In the first option, raising to consciousness of a wrong act, is a sort of correction and learning, and so this could be considered as fixing. In the second option, the consciousness already exists and the behaviour changes not as a consequence of learning but because there is fear of the consequences of the actions, that is, fear of the punishment. Just like a baby doesn’t touch the fire not because somebody told him that it is hot, but to avoid suffering, and eventually he has already tried touching that and had an instant punishment.

In addition, there exist another possibility. When a murder take place, the family of the victim don’t want the killer to be incarcerated to avoid it to happen again; they may want it, but this is just a collateral reason. The main one is to make the murderer suffer in a sort of empathy.
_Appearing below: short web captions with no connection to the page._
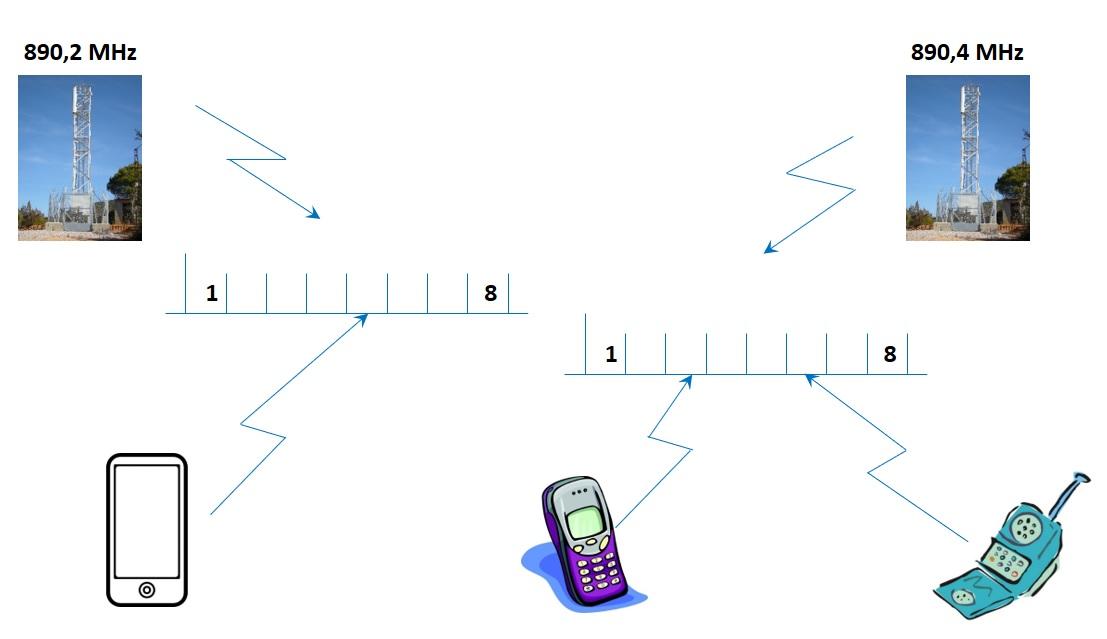 gsm-esquema-de-funcionamiento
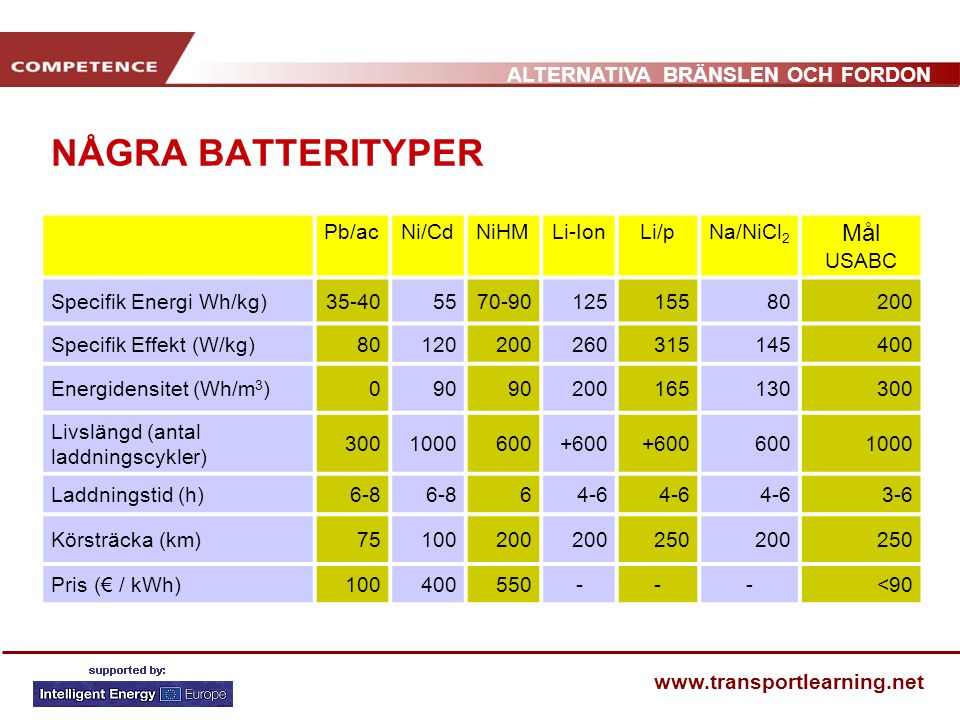 NÅGRA BATTERITYPER Mål USABC Pb/ac Ni/Cd NiHM Li-Ion Li/p Na/NiCl2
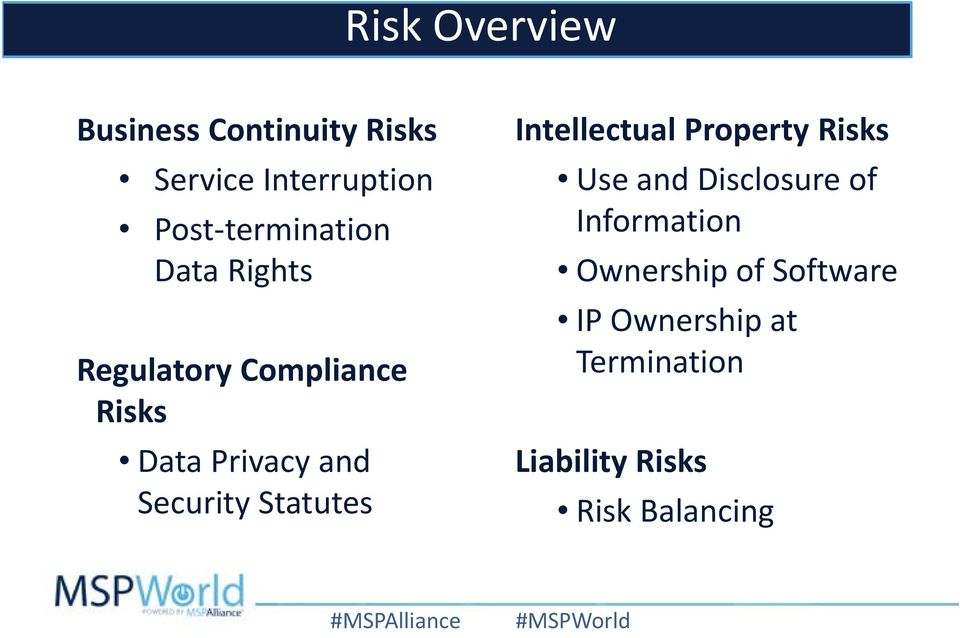 Security Statutes Intellectual Property Risks Use and Disclosure of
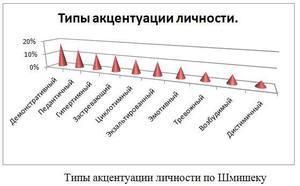 Проведенное исследование при помощи опросника Шмишека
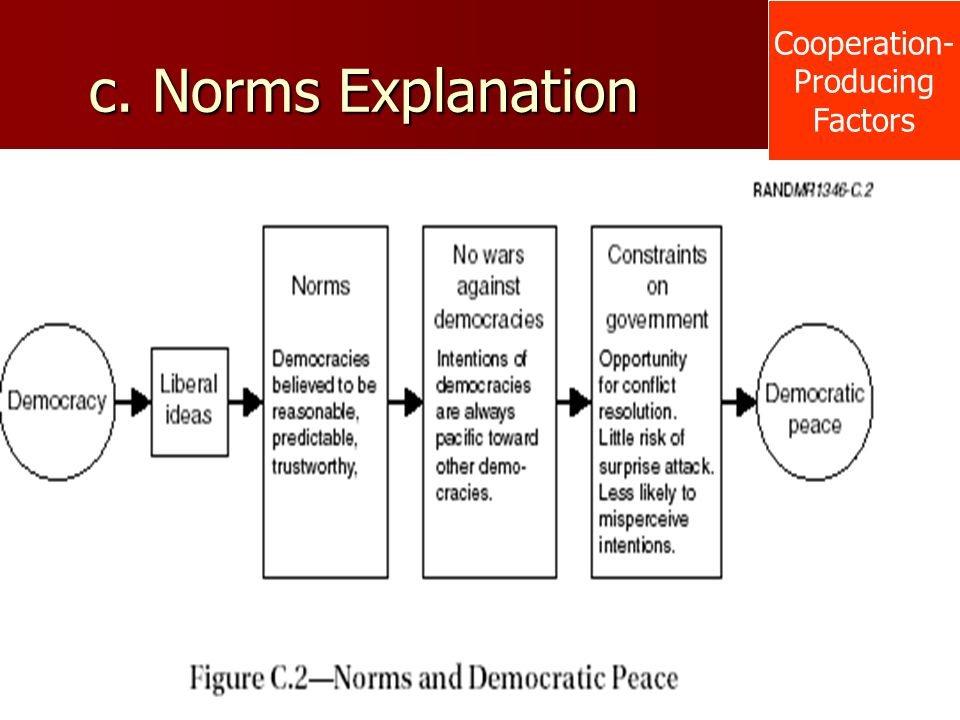 c. Norms Explanation Cooperation- Producing Factors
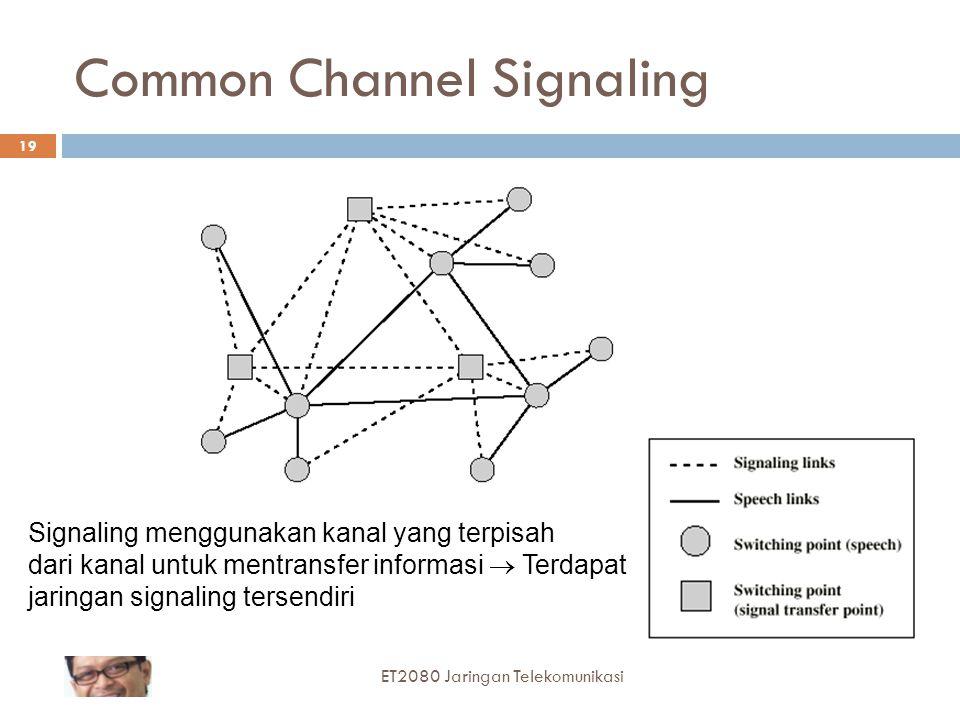 Common Channel Signaling Signaling menggunakan kanal yang terpisah dari kanal untuk mentransfer informasi  Terdapat jaringan signaling tersendiri 19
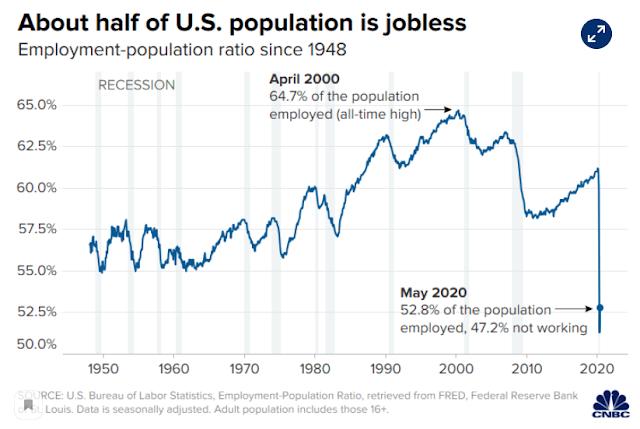 Seemorerocks: 47% of THE AMERICAN POPULATION IS JOBLESS ...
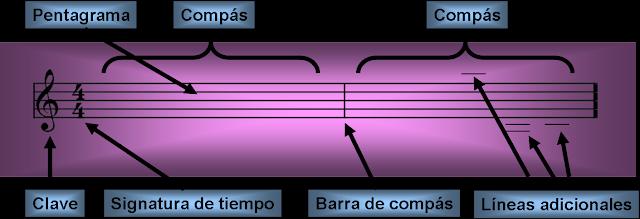 Partes de un Pentagrama:clave,signatura de tiempo,compases,barra de compás y líneas adicionales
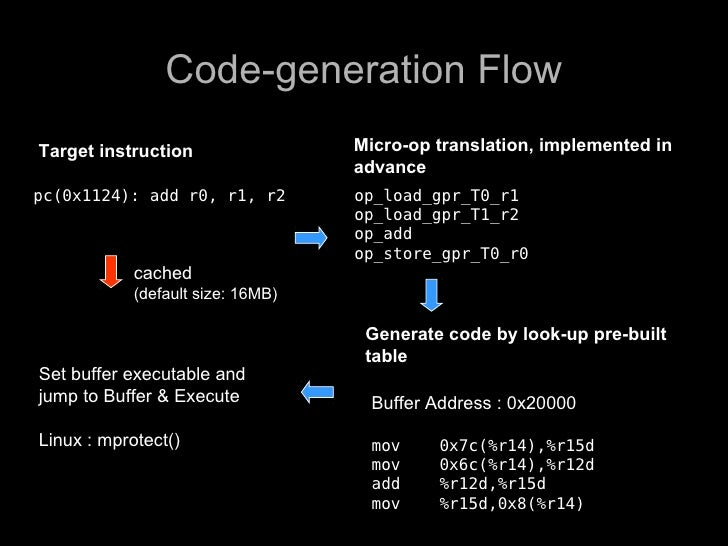 Code-generation Flow Target instruction                 Micro-op translation, implemented in                              ...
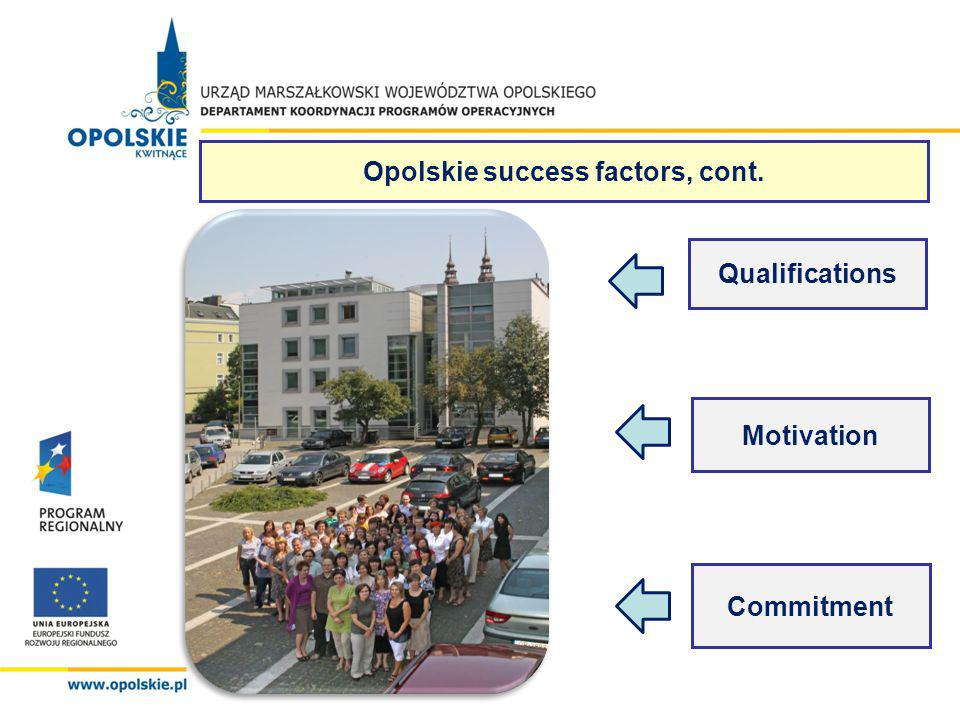 Qualifications Motivation Commitment Opolskie success factors, cont.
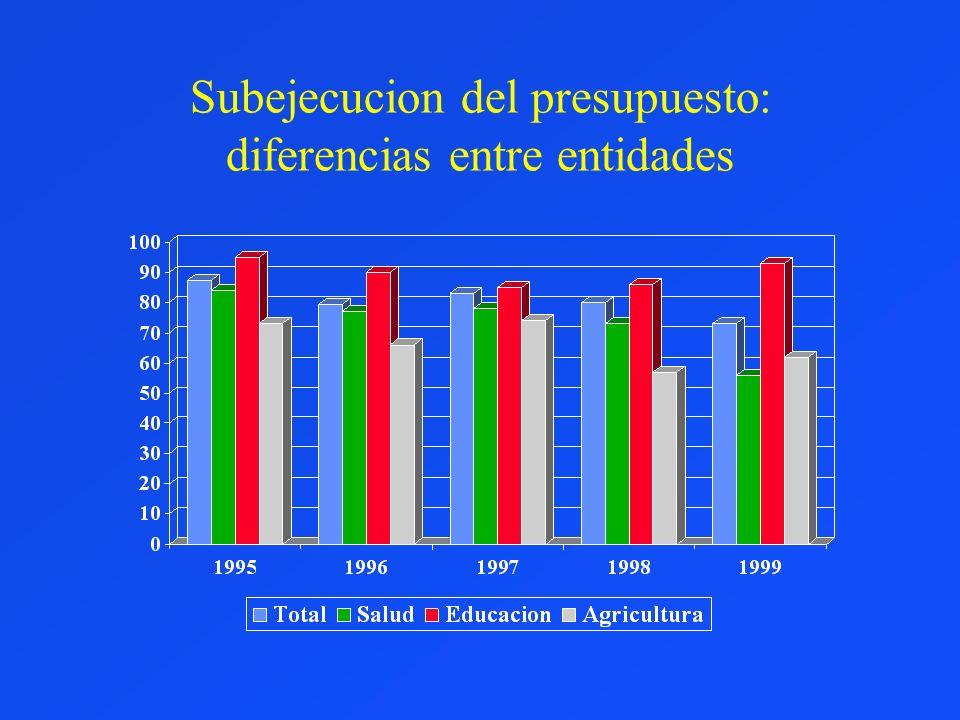 Subejecucion del presupuesto: diferencias entre entidades
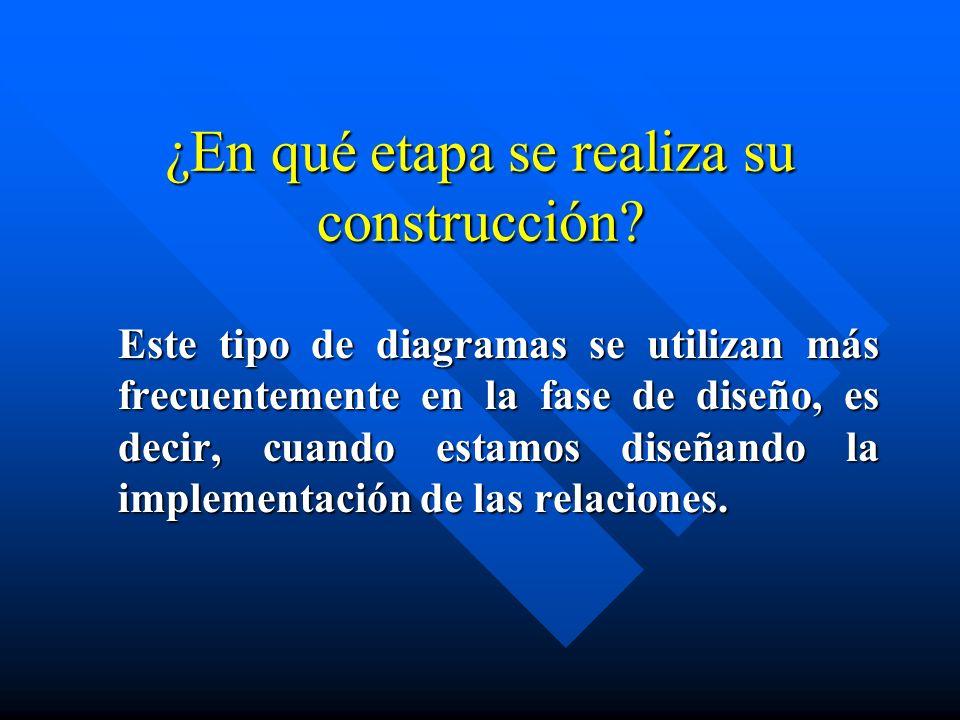 ¿En qué etapa se realiza su construcción? Este tipo de diagramas se utilizan más frecuentemente en la fase de diseño, es decir, cuando estamos diseñan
In this case, punishment performs as revenge, and has nothing to do with education.

Having said that, punishment should be conceived as something that causes distress. In the case of human condition, it is a trivial formulation, since the mental and physical part of us are vulnerable. Applied to humans, deprivation of belongings, necessities or even life have a huge effect on the mental and physical state of the race. On the other hand, implementing a resembling mechanism on machines has not the same effect. If we remove some parts of the mechanical or abstract body of the agent it will never know it, or it will just stop working, not realizing that it did. If we eventually delete the whole software or shut down the machine permanently or temporarily, it will never know, because it has no cognition of time or even of being turned on.

It is simply impossible to make suffer something that does not suffer, but we can program the agent to act as it was. That is, we can create a punishment mechanism but we won’t be able to actually punish it. The idea would be to create a variable “punishment” that increases every time the machine makes a mistake. The autonomous agent should learn to avoid the situations that causes the variable to increase. It will not suffer, but would act in a way to avoid punishment, which can be thought as a way of being afraid of that.

We then need to create the conditions to allow the machine to learn. It cannot understand to be in fault, but can act in a way to seem to do it. So, avoiding the same mistake. It has therefore to remember the conditions that caused the punishment, handling a list of situations to prevent, and this would be impossible simply deleting the algorithm: if we erase the program, we cannot be sure that that error will not happen again.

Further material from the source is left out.